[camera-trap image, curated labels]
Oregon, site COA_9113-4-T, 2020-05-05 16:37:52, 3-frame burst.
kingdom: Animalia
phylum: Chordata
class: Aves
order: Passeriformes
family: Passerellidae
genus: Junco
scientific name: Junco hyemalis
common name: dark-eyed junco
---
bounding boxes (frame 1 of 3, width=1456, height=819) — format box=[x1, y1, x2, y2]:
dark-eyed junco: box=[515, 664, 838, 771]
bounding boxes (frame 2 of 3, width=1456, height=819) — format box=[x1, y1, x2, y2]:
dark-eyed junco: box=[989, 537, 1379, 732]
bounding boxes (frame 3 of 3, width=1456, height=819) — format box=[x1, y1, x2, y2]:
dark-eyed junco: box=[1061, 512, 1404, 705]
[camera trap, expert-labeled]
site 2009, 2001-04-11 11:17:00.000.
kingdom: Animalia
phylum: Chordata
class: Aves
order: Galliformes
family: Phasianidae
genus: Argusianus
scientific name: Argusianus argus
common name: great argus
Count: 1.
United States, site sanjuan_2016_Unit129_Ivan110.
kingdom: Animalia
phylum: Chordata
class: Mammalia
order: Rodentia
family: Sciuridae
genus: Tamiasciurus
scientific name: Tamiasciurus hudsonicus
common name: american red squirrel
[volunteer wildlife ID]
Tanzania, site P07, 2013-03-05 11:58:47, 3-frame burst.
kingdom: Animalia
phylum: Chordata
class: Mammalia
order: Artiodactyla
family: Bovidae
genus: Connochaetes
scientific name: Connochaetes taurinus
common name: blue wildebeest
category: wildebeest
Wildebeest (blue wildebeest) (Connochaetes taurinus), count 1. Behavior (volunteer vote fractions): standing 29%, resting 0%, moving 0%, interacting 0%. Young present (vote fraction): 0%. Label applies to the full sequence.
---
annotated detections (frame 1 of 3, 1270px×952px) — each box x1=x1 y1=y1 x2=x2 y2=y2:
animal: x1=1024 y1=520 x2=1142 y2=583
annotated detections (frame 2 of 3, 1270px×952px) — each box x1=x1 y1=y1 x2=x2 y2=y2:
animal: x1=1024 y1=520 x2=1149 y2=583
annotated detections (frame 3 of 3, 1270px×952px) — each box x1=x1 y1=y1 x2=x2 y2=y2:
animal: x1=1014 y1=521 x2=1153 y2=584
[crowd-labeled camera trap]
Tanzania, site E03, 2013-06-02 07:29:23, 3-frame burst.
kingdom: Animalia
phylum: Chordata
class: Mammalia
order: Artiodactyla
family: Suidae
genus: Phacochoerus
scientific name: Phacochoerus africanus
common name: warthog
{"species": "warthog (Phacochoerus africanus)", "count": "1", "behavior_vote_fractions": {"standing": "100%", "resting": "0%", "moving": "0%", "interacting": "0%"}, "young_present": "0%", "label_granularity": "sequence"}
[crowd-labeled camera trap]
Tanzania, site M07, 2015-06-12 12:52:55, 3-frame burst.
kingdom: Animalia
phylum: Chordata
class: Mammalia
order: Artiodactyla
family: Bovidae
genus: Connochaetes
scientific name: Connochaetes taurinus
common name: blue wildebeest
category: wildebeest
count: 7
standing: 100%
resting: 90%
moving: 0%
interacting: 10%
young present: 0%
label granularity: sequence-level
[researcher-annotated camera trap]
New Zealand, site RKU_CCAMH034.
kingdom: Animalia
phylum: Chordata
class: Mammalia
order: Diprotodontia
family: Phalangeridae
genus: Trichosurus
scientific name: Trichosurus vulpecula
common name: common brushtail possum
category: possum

************

**What to produce**
Output the data exactly, in full.

**Result**
[camera-trap image, curated labels]
Oregon, site COA_9113-4-T, 2020-05-05 16:37:52, 3-frame burst.
kingdom: Animalia
phylum: Chordata
class: Aves
order: Passeriformes
family: Passerellidae
genus: Junco
scientific name: Junco hyemalis
common name: dark-eyed junco
---
bounding boxes (frame 1 of 3, width=1456, height=819) — format box=[x1, y1, x2, y2]:
dark-eyed junco: box=[515, 664, 838, 771]
bounding boxes (frame 2 of 3, width=1456, height=819) — format box=[x1, y1, x2, y2]:
dark-eyed junco: box=[989, 537, 1379, 732]
bounding boxes (frame 3 of 3, width=1456, height=819) — format box=[x1, y1, x2, y2]:
dark-eyed junco: box=[1061, 512, 1404, 705]
[camera trap, expert-labeled]
site 2009, 2001-04-11 11:17:00.000.
kingdom: Animalia
phylum: Chordata
class: Aves
order: Galliformes
family: Phasianidae
genus: Argusianus
scientific name: Argusianus argus
common name: great argus
Count: 1.
United States, site sanjuan_2016_Unit129_Ivan110.
kingdom: Animalia
phylum: Chordata
class: Mammalia
order: Rodentia
family: Sciuridae
genus: Tamiasciurus
scientific name: Tamiasciurus hudsonicus
common name: american red squirrel
[volunteer wildlife ID]
Tanzania, site P07, 2013-03-05 11:58:47, 3-frame burst.
kingdom: Animalia
phylum: Chordata
class: Mammalia
order: Artiodactyla
family: Bovidae
genus: Connochaetes
scientific name: Connochaetes taurinus
common name: blue wildebeest
category: wildebeest
Wildebeest (blue wildebeest) (Connochaetes taurinus), count 1. Behavior (volunteer vote fractions): standing 29%, resting 0%, moving 0%, interacting 0%. Young present (vote fraction): 0%. Label applies to the full sequence.
---
annotated detections (frame 1 of 3, 1270px×952px) — each box x1=x1 y1=y1 x2=x2 y2=y2:
animal: x1=1024 y1=520 x2=1142 y2=583
annotated detections (frame 2 of 3, 1270px×952px) — each box x1=x1 y1=y1 x2=x2 y2=y2:
animal: x1=1024 y1=520 x2=1149 y2=583
annotated detections (frame 3 of 3, 1270px×952px) — each box x1=x1 y1=y1 x2=x2 y2=y2:
animal: x1=1014 y1=521 x2=1153 y2=584
[crowd-labeled camera trap]
Tanzania, site E03, 2013-06-02 07:29:23, 3-frame burst.
kingdom: Animalia
phylum: Chordata
class: Mammalia
order: Artiodactyla
family: Suidae
genus: Phacochoerus
scientific name: Phacochoerus africanus
common name: warthog
{"species": "warthog (Phacochoerus africanus)", "count": "1", "behavior_vote_fractions": {"standing": "100%", "resting": "0%", "moving": "0%", "interacting": "0%"}, "young_present": "0%", "label_granularity": "sequence"}
[crowd-labeled camera trap]
Tanzania, site M07, 2015-06-12 12:52:55, 3-frame burst.
kingdom: Animalia
phylum: Chordata
class: Mammalia
order: Artiodactyla
family: Bovidae
genus: Connochaetes
scientific name: Connochaetes taurinus
common name: blue wildebeest
category: wildebeest
count: 7
standing: 100%
resting: 90%
moving: 0%
interacting: 10%
young present: 0%
label granularity: sequence-level
[researcher-annotated camera trap]
New Zealand, site RKU_CCAMH034.
kingdom: Animalia
phylum: Chordata
class: Mammalia
order: Diprotodontia
family: Phalangeridae
genus: Trichosurus
scientific name: Trichosurus vulpecula
common name: common brushtail possum
category: possum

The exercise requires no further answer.